I like to consider myself an "optimistic skeptic." Healthy skepticism layered on top of a more general optimistic outlook on the world keeps me mindful of growing trends while avoiding the overly pessimistic views that result in perma-bears missing out on far too many good investment opportunities.
Trying to assess the state of the current real estate market in San Francisco is a perfect example of needing to question how long our current boom may (or may not) last, while embracing the dramatic changes in our economy and business landscape, and how companies -- many of which call the Bay Area home -- may benefit in the years to come.
And since I have found more skeptical than optimistic of late, it seems like a good exercise in "seeing the other side of the trade" to look for reasons why now is a time for optimism, rather than skepticism.
We've long been harping on the global urbanization movement and its implications for San Francisco real estate. Millennials, as the story goes, are shunning suburbs and flocking to urban areas where they can walk or ride, rather than get behind the wheel of their own car, to get where they need to go.. Ryan and I even launched an entire investment fund in 2012 based on that premise.
Now as demographic data start to come in from the past few years, some interesting trends are emerging. In a report last year, Trulia's chief economist Jed Kolko observed that the fastest growing cities aren't necessarily the ones with the highest high rises and the densest neighborhoods. Places like Austin, Texas with relatively low density, are actually growing at a faster clip than larger, denser metropolitan areas like New York and Chicago.
In a way, this makes sense. Shifts in demographic are slow-moving, spanning decades not years, so its no surprise that young families settling down in urban areas rather than traditional suburbs are flocking to cities that have the best of both worlds. In San Francisco, the emergence of Bernal Heights and Potrero Hill as two of the most popular neighborhoods among young families illustrate that trend. In fact, online brokerage Redfin named Bernal Heights the country's hottest neighborhood in 2014. SOMA is booming, to be sure, but the majority of its new residents are young, unmarried professionals looking for a bustling urban vibe.
All this bodes well for continued population growth and demand for housing in San Francisco, the inevitable correction from our current boom notwithstanding. Good weather (in the eastern neighborhoods at least) and an abundance vibrant walkable commercial districts near suburban-type neighborhoods, not to mention a robust market for jobs should only make San Francisco more desirable as these demographic trends plod on.
With cranes littering the skyline and traffic snarling from construction everywhere, we who live here may guess that San Francisco ranks as one of the fastest growing cities in the country. But according to the US Census estimates for 2013-2014, San Francisco doesn't even crack the top 20 (hat tip: Slate).
So why can't we house the droves of young professionals flocking to the city by the bay? That's a loaded question, but for now let's focus on supply. Or the lack thereof.
Mayor Ed Lee's initiative to build 30,000 new housing units by 2020 makes for nice political print and is a good start, but even if the number is achieved (at last tally, we're a bit behind) the status quo is the best we can hope for. And the status quo is widely described as an affordability crisis.
With 850,000 people at last count, San Francisco's 1.3% growth rate equates to about 11,000 new residents each year and about 70,000 between time the mayor launched his initiative in 2014 and 2020. If you assume that each new housing unit will house on average two people (healthy unit mix of studios, 1-bedrooms, etc), that's roughly space for 60,000 new residents. And if we stay on our current building pace, each new unit would have to house three people to keep up with demand.

____

Work instructions » Transcribe the stretch of the San Francisco real estate text above from "With cranes littering" through "an affordability crisis.", word for word.

Information provided »
____

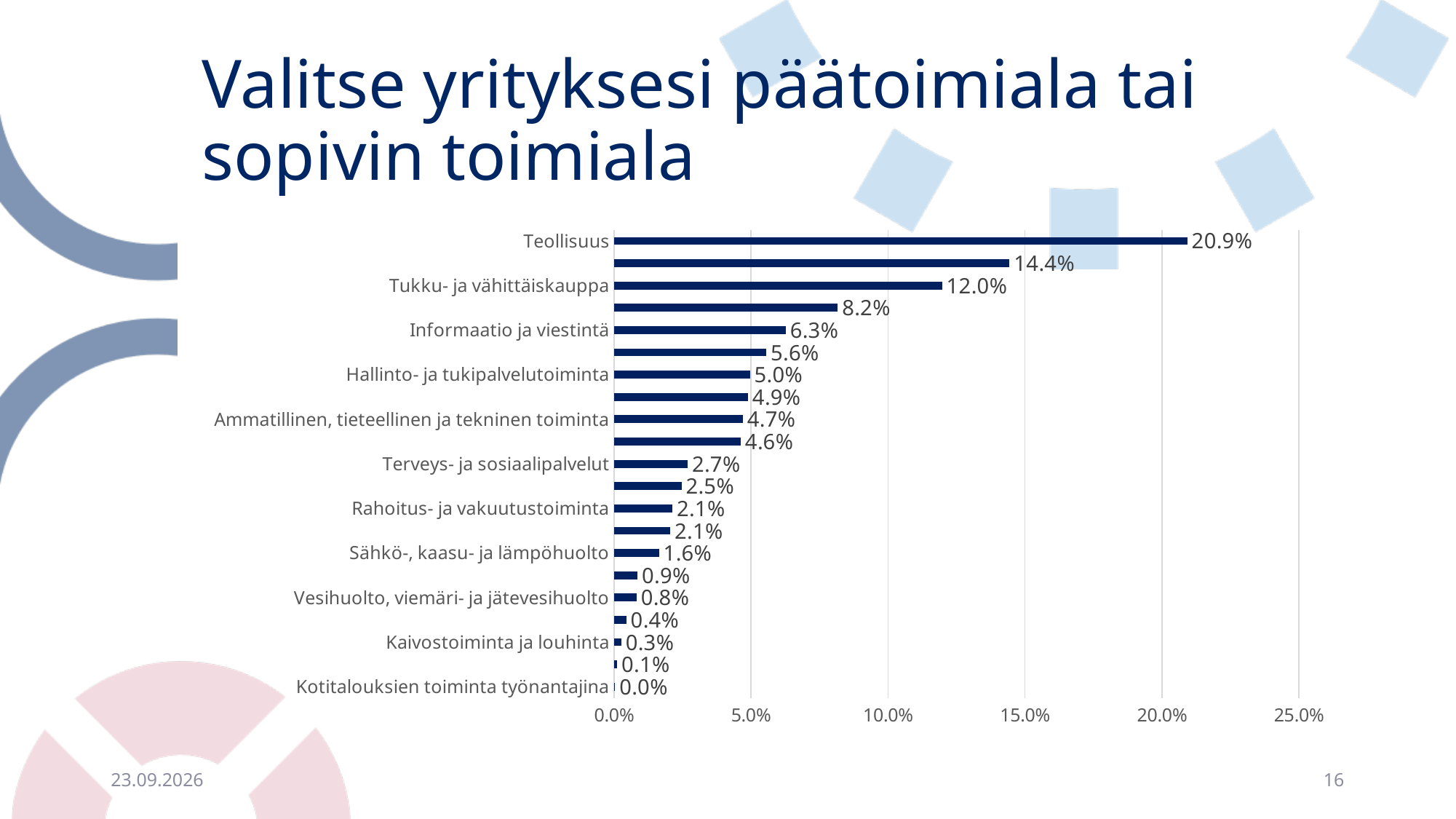
What is the value for Kaivostoiminta ja louhinta? 0.3% Which is larger, the value for Informaatio ja viestintä or the value for Hallinto- ja tukipalvelutoiminta? Informaatio ja viestintä Which category has the lowest value? Kotitalouksien toiminta työnantajina How many bars are plotted in the chart? 21 Which category has the highest value? Teollisuus What is the value for Tukku- ja vähittäiskauppa? 12.0% What is the value for Terveys- ja sosiaalipalvelut? 2.7% What is the difference between the values for Teollisuus and Tukku- ja vähittäiskauppa? 8.9 percentage points What kind of chart is shown on the slide? bar chart What is the value for Teollisuus? 20.9% What is the value for Informaatio ja viestintä? 6.3% Is the value for Teollisuus greater or less than 20.0%? greater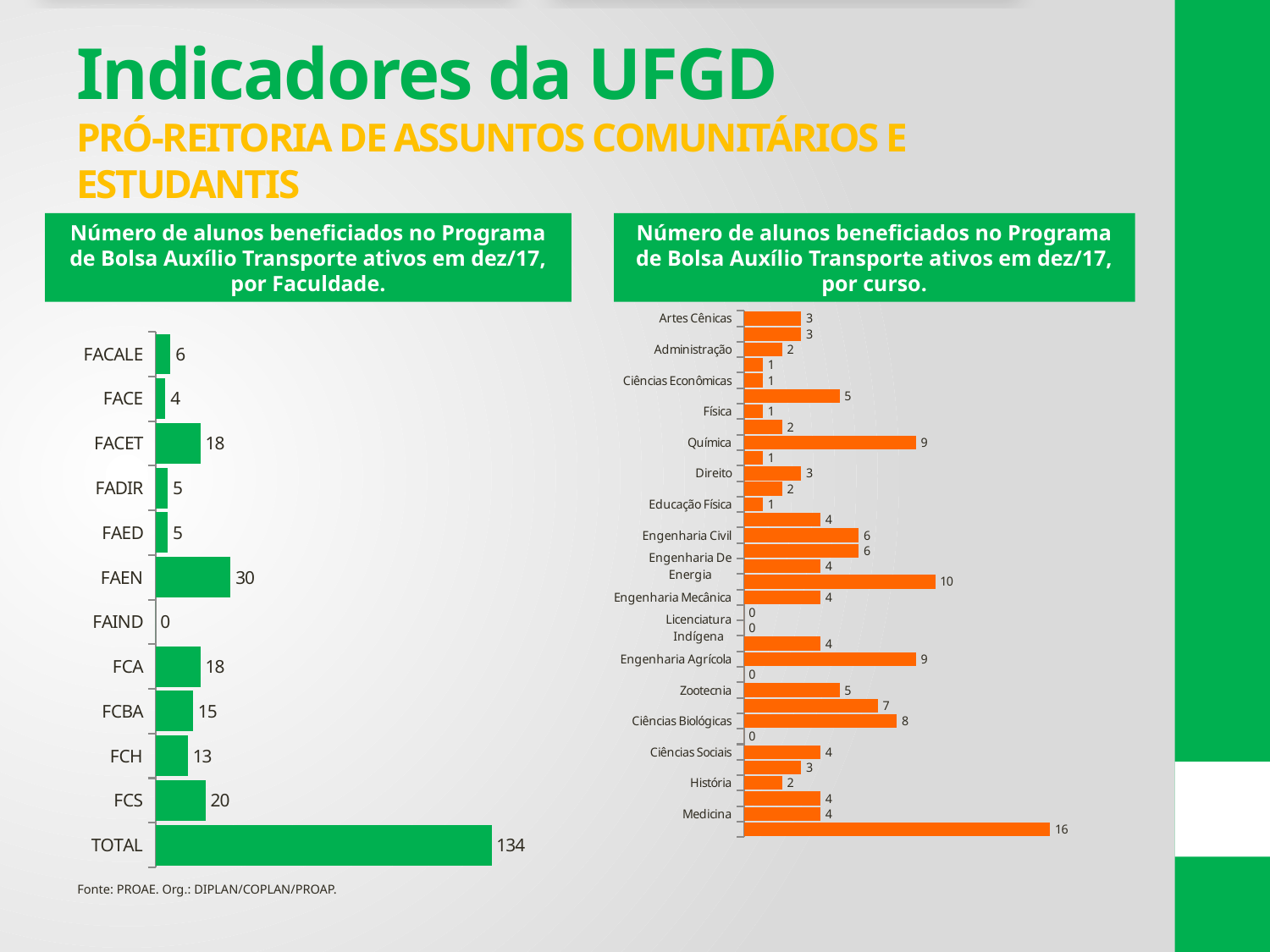
In the chart 'por Faculdade' on the left, what is the difference between the values for FACET and FCBA? 3 In the chart 'por Faculdade' on the left, what is the value for FCS? 20 What colour are the bars in the chart 'por curso' on the right? Orange In the chart 'por Faculdade' on the left, what is the value shown for TOTAL? 134 In the chart 'por Faculdade' on the left, which is larger, the value for FCH or the value for FCBA? FCBA What kind of chart is the chart 'por Faculdade' on the left? Bar chart In the chart 'por Faculdade' on the left, which faculty has the lowest value? FAIND In the chart 'por Faculdade' on the left, how many bars are plotted, including TOTAL? 12 In the chart 'por Faculdade' on the left, excluding the TOTAL bar, which faculty has the highest value? FAEN In the chart 'por Faculdade' on the left, what is the value for FAEN? 30 In the chart 'por Faculdade' on the left, what is the value for FACALE? 6 In the chart 'por curso' on the right, what is the highest value shown on any bar? 16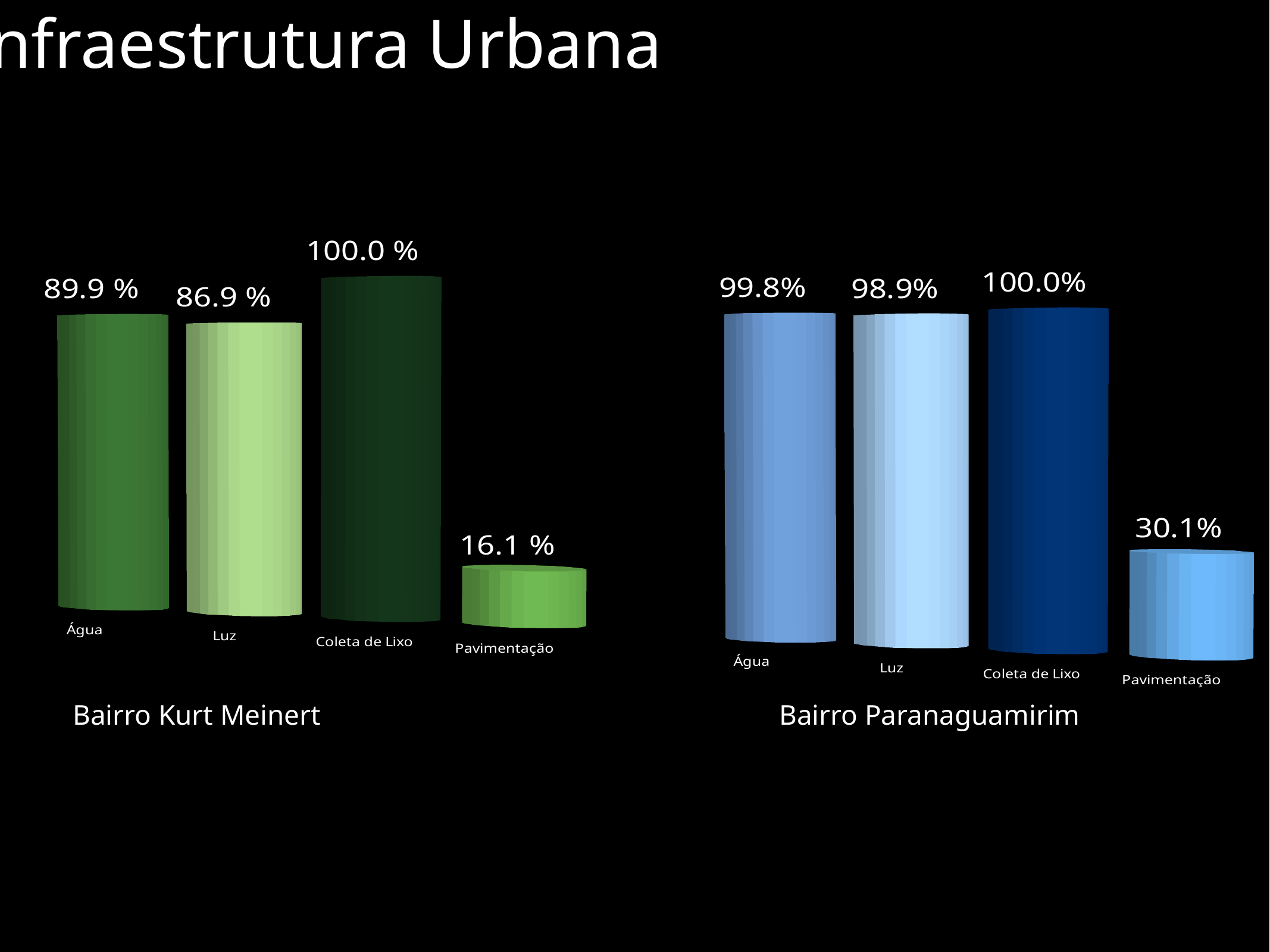
In the Bairro Paranaguamirim chart, what is the value for Pavimentação? 30.1% In the Bairro Kurt Meinert chart, what is the value for Água? 89.9 % In the Bairro Paranaguamirim chart, what is the difference between the values for Coleta de Lixo and Pavimentação? 69.9% In the Bairro Kurt Meinert chart, what is the value for Pavimentação? 16.1 % In the Bairro Paranaguamirim chart, which category has the lowest value? Pavimentação In the Bairro Kurt Meinert chart, what is the difference between the values for Água and Luz? 3.0 % What is the title of the chart on the right side of the slide? Bairro Paranaguamirim How many categories does the Bairro Kurt Meinert chart show? 4 What kind of chart is the Bairro Paranaguamirim chart? Bar chart Which is larger: the value for Pavimentação in the Bairro Kurt Meinert chart or in the Bairro Paranaguamirim chart? Bairro Paranaguamirim In the Bairro Kurt Meinert chart, which category has the highest value? Coleta de Lixo In the Bairro Paranaguamirim chart, what is the value for Luz? 98.9%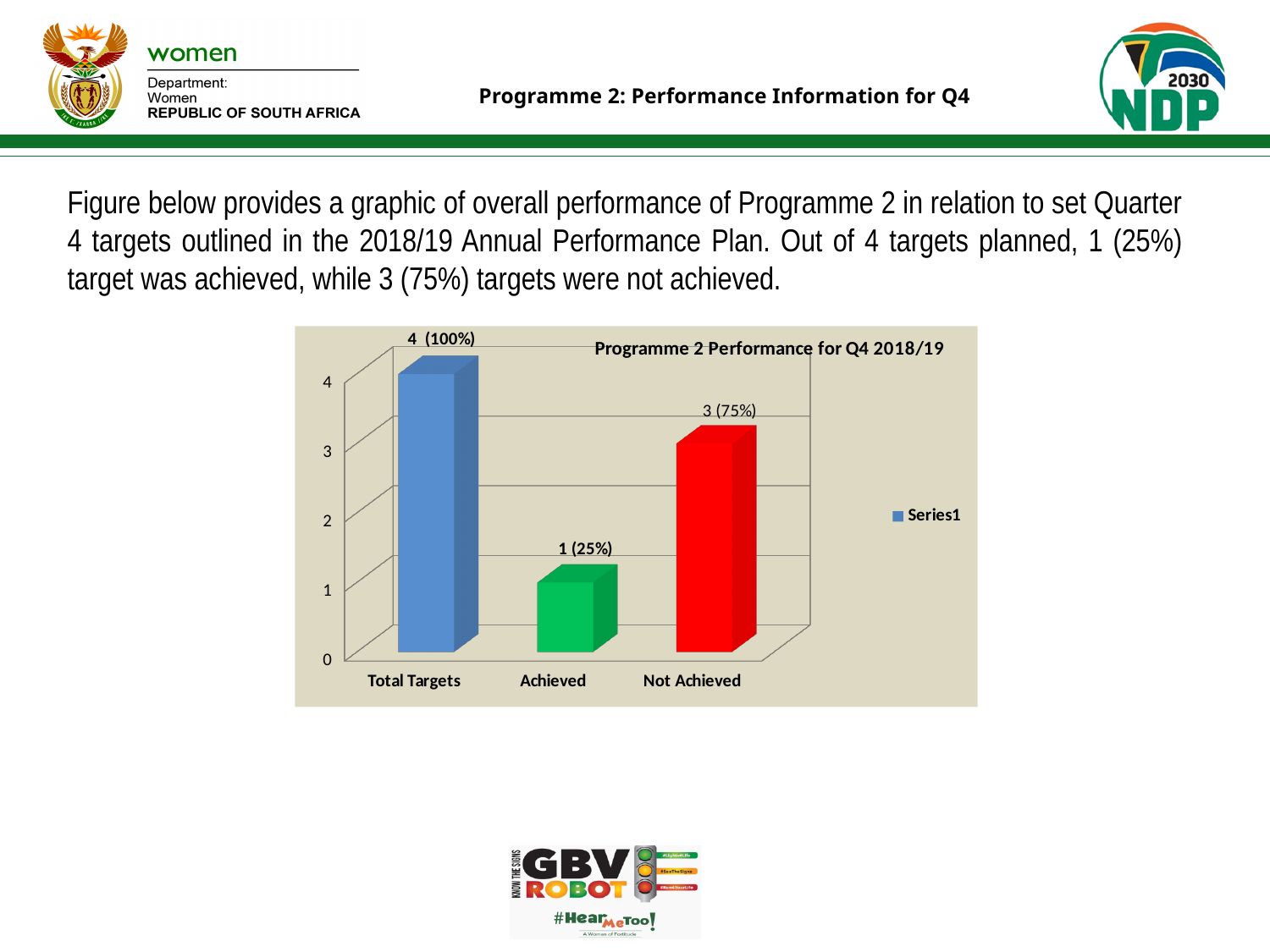
Which category has the lowest value? Achieved How many categories are shown on the x axis? 3 What is the value shown for Total Targets? 4 (100%) Is the value for Not Achieved greater or less than 2? greater What is the value shown for Not Achieved? 3 (75%) What is the difference between the Not Achieved and Achieved values? 2 Which is larger, the value for Achieved or the value for Not Achieved? Not Achieved What is the value shown for Achieved? 1 (25%) What kind of chart is shown? bar chart Which category has the highest value? Total Targets How many series does the legend list? 1 What is the title of the chart? Programme 2 Performance for Q4 2018/19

____

Result for this task »
With cranes littering the skyline and traffic snarling from construction everywhere, we who live here may guess that San Francisco ranks as one of the fastest growing cities in the country. But according to the US Census estimates for 2013-2014, San Francisco doesn't even crack the top 20 (hat tip: Slate).
So why can't we house the droves of young professionals flocking to the city by the bay? That's a loaded question, but for now let's focus on supply. Or the lack thereof.
Mayor Ed Lee's initiative to build 30,000 new housing units by 2020 makes for nice political print and is a good start, but even if the number is achieved (at last tally, we're a bit behind) the status quo is the best we can hope for. And the status quo is widely described as an affordability crisis.